- [WHAT IS BEING ASKED]:
All of the data that follows is to be printed exactly, without pictures.

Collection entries
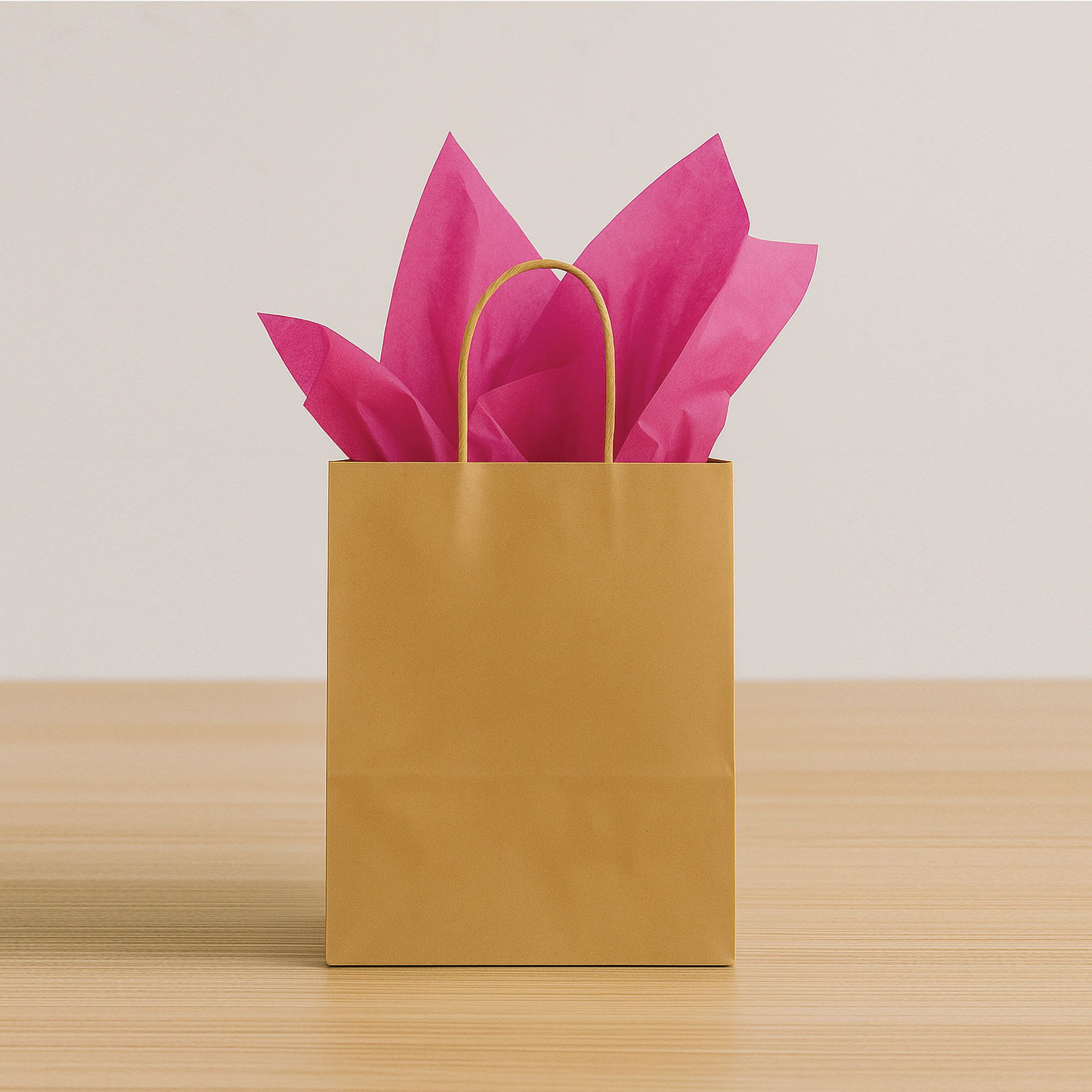 Bright hot pink 20x20 tissue paper sheets in gift bag. 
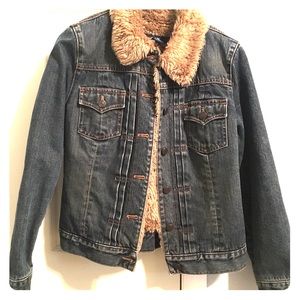 Vintage Gap fur-lined denim coat!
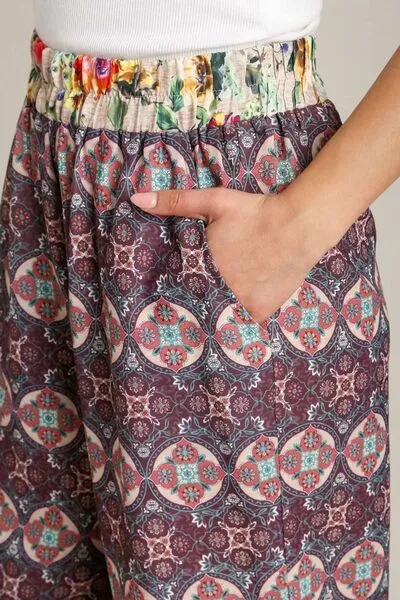 Mixed Print Elastic Waistband Pants Plus Size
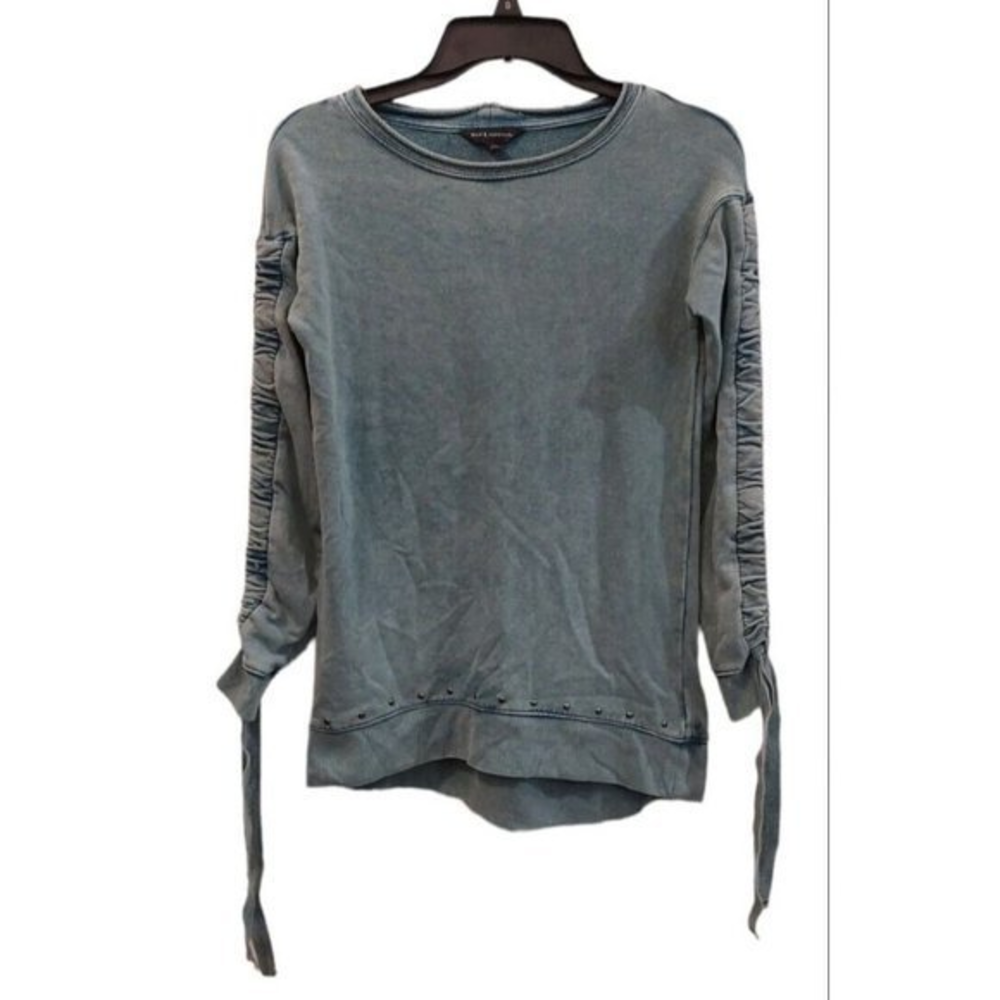 Rock‎ & Republic Top French Terry Ruched Sleeve Sweatshirt Womens Size XS
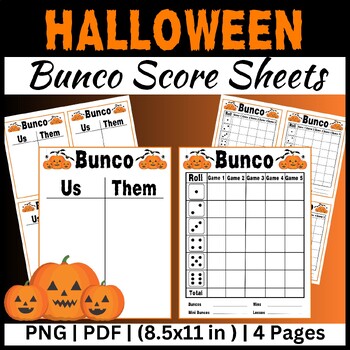 Preview of Halloween Bunco Score Sheets | Fall Games | Autumn Activities | October Activity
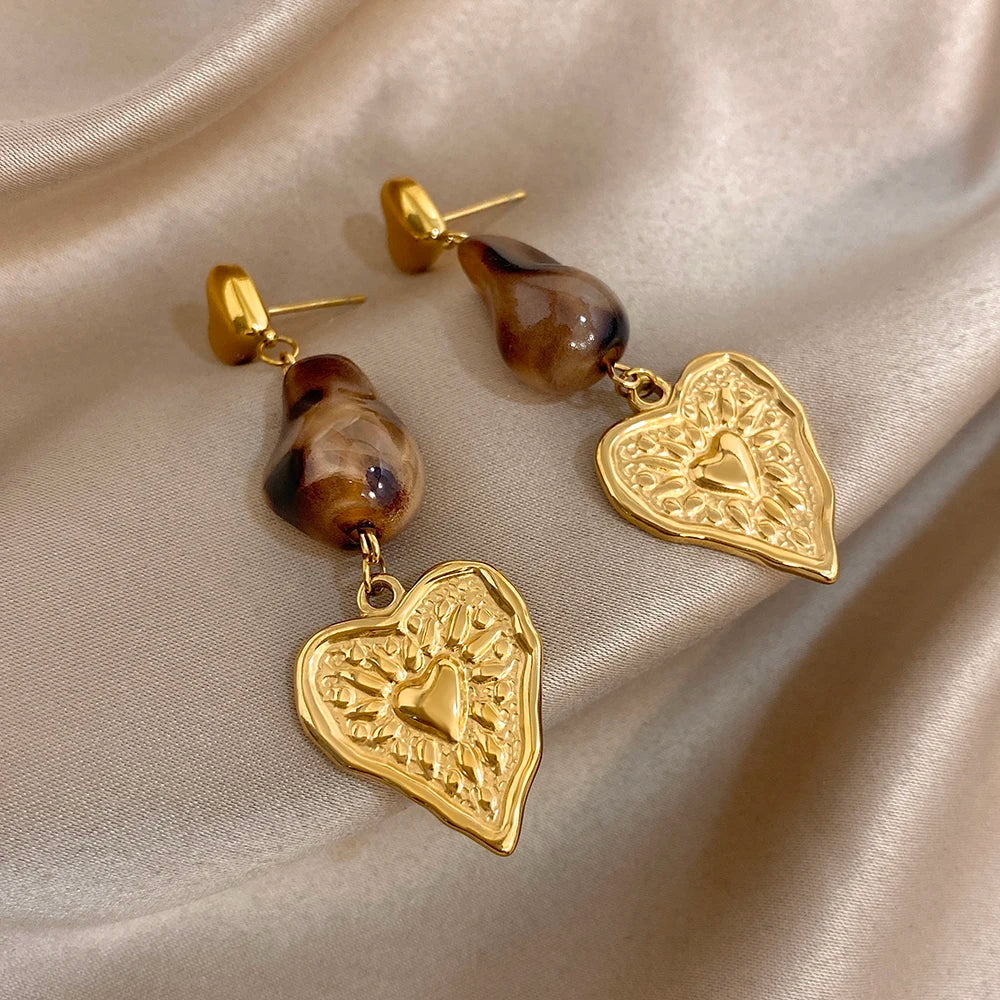 Greatera Caramel Amber Patterned Irregular Heart Earrings For Women Charm Stainless Steel Waterproof Popular Ear Accessories New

- [TASK SOLUTION]:
 Bright hot pink 20x20 tissue paper sheets in gift bag. 
 Vintage Gap fur-lined denim coat!
 Mixed Print Elastic Waistband Pants Plus Size
 Rock‎ & Republic Top French Terry Ruched Sleeve Sweatshirt Womens Size XS
 Preview of Halloween Bunco Score Sheets | Fall Games | Autumn Activities | October Activity
 Greatera Caramel Amber Patterned Irregular Heart Earrings For Women Charm Stainless Steel Waterproof Popular Ear Accessories New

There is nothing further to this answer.